Kodaly Dances of Galanta

ZOLTAN KODÁLY                                 1882 - 1967

Dances of Galanta

 

On the road from Vienna to Budapest lies the small market town of Galánta, which Kodály knew well from his childhood; it was there that he heard his first gypsy band. Some forty or more years later he was to immortalise those memories in the 'Dances of Galánta', written to celebrate the 80th anniversary of the Budapest Philharmonic Society.

The dances are based on authentic gypsy themes culled from a book of Hungarian dances published as early as 1800, and Kodály exploits his great skill as an orchestrator by dressing the somewhat primitive material in wonderful colours.

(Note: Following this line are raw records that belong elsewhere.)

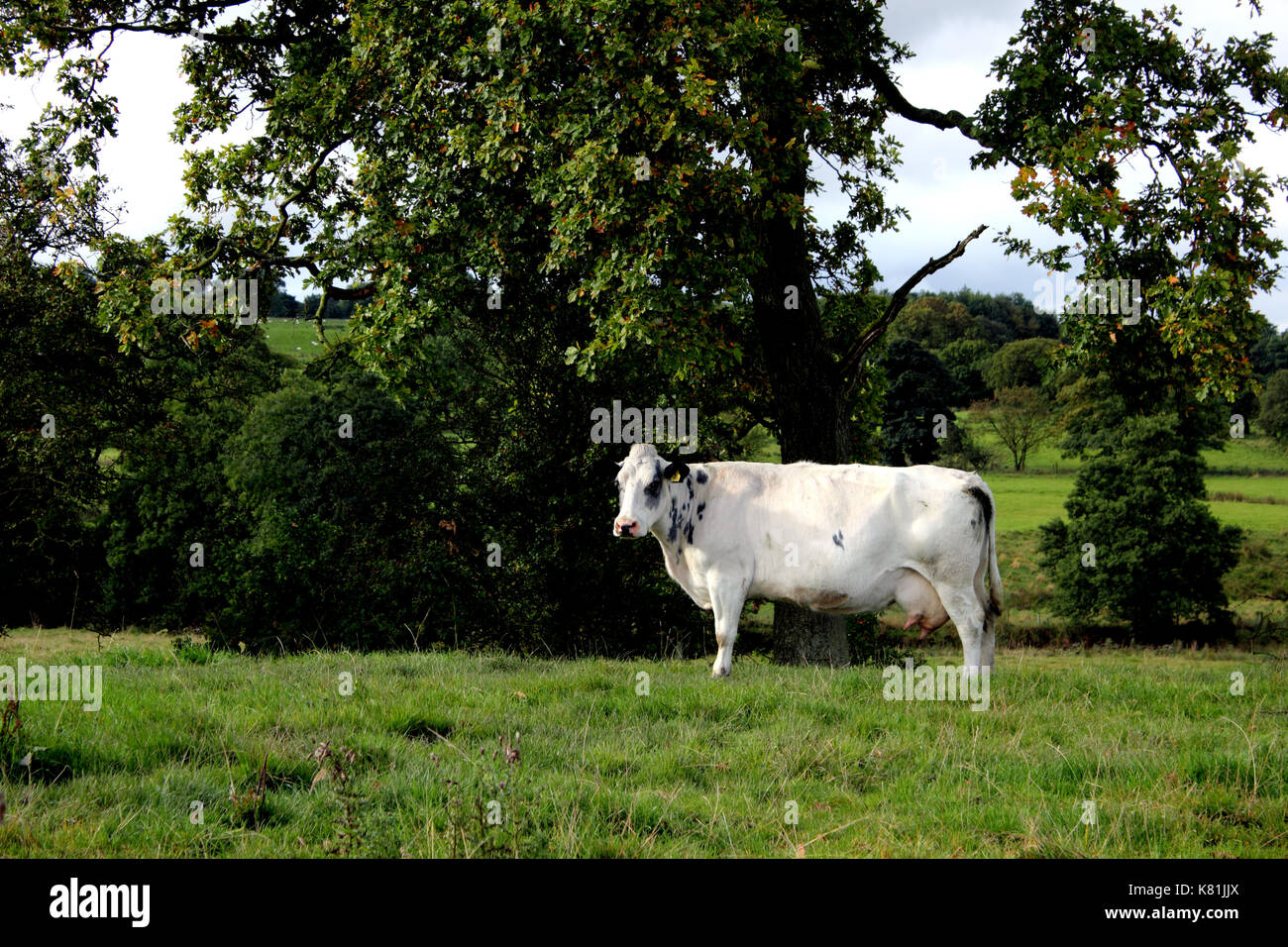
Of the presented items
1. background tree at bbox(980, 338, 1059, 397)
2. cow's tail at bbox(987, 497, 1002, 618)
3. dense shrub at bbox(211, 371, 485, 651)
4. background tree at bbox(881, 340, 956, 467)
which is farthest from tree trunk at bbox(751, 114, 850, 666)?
background tree at bbox(980, 338, 1059, 397)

Though continuous, the work consists of five main sections that progress in pace from andante maestoso to allegro vivace, framed by a declamatory introduction and coda. Like the introduction, the first dance, ushered in by a clarinet cadenza, is melancholy in character, though with passionate outbursts: variants of it occur after the perky second dance (initiated by flute and piccolo) and after the rustic third (oboe, with delicate woodwind support).

 The syncopated fourth dance becomes extremely animated, but a gentler episode with an ostinato horn figure and new themes intervenes before the wild abandon of the final dance. This breaks off dramatically for a tranquil coda, in which the clarinet is again prominent, but the excited onrush is only briefly stemmed, and the work ends jubilantly.